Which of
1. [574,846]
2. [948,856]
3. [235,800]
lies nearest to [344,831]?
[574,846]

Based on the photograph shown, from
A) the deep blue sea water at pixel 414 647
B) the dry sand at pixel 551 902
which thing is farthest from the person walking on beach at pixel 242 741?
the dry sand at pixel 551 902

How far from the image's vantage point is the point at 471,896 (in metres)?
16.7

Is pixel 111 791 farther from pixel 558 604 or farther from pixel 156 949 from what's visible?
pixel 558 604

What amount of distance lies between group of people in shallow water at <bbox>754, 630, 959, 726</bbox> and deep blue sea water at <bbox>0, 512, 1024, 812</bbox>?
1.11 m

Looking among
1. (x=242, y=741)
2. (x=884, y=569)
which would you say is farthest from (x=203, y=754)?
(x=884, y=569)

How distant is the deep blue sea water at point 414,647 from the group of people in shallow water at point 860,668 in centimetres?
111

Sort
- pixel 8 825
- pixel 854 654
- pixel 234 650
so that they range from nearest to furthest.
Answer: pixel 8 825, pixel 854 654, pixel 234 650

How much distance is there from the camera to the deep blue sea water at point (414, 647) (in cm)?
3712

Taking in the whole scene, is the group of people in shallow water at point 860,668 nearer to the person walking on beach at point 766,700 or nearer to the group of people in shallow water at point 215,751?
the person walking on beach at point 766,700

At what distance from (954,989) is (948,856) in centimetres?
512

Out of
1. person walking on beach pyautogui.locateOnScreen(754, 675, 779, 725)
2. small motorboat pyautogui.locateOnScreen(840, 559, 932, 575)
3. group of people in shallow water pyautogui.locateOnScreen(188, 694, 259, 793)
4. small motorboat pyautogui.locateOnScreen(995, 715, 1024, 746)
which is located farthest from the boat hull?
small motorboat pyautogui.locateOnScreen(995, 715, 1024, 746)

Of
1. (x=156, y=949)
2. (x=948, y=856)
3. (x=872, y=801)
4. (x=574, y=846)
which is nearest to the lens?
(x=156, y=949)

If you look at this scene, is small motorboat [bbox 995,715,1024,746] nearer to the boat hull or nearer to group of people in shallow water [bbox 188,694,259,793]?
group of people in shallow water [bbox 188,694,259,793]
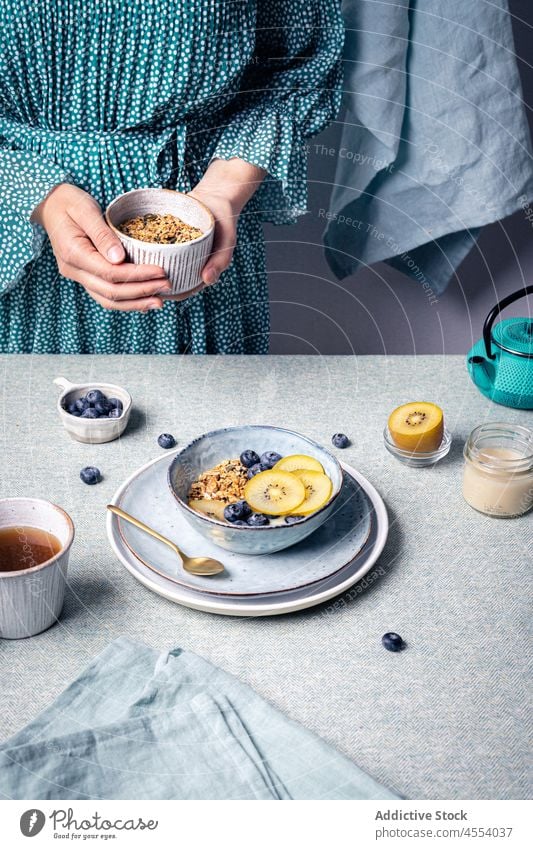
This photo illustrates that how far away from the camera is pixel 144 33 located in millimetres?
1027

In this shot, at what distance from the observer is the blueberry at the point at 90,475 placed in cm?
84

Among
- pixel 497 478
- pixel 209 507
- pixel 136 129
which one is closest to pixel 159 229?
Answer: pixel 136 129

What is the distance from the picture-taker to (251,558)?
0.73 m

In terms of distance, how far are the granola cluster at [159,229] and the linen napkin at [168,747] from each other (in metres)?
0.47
============
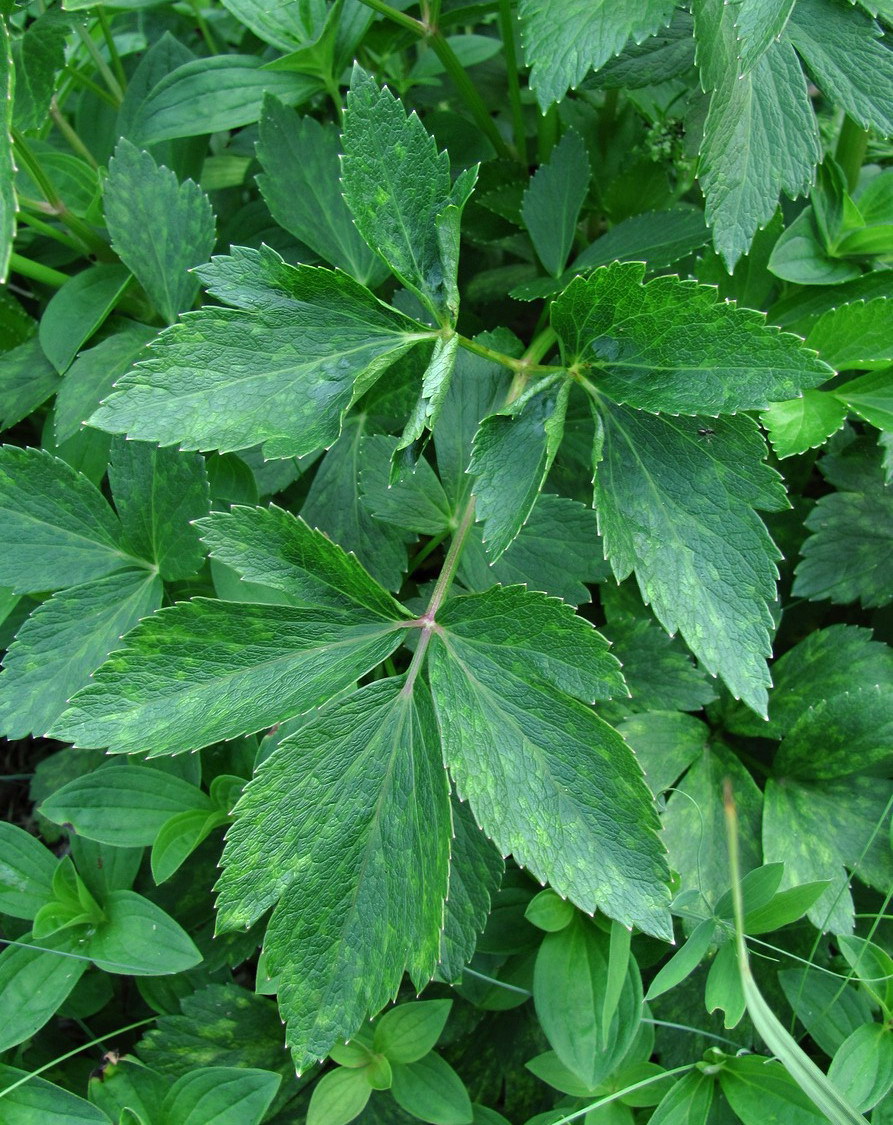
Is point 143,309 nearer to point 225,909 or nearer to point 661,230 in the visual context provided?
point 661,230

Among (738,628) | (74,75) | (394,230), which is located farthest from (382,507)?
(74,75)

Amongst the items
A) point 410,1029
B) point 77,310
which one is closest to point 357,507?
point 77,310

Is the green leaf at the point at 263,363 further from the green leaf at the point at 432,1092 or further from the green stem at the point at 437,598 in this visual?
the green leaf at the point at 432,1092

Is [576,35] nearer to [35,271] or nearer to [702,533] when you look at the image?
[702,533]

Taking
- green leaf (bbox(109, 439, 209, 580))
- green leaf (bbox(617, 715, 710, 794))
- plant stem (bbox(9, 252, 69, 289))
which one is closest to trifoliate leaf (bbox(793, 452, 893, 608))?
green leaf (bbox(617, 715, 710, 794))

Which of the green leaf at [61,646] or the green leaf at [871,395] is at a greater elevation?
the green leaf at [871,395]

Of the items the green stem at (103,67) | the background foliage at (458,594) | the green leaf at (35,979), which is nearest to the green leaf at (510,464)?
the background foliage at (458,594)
============
What you should do:
Identify every line in the entries above that contains the string "visual", and copy each such line in full. Case counts.

Task response:
Is point 143,309 nearer to point 225,909 or nearer to point 661,230 in the visual context provided?
Is the green leaf at the point at 263,363 further from the green leaf at the point at 432,1092 or further from the green stem at the point at 437,598 in this visual?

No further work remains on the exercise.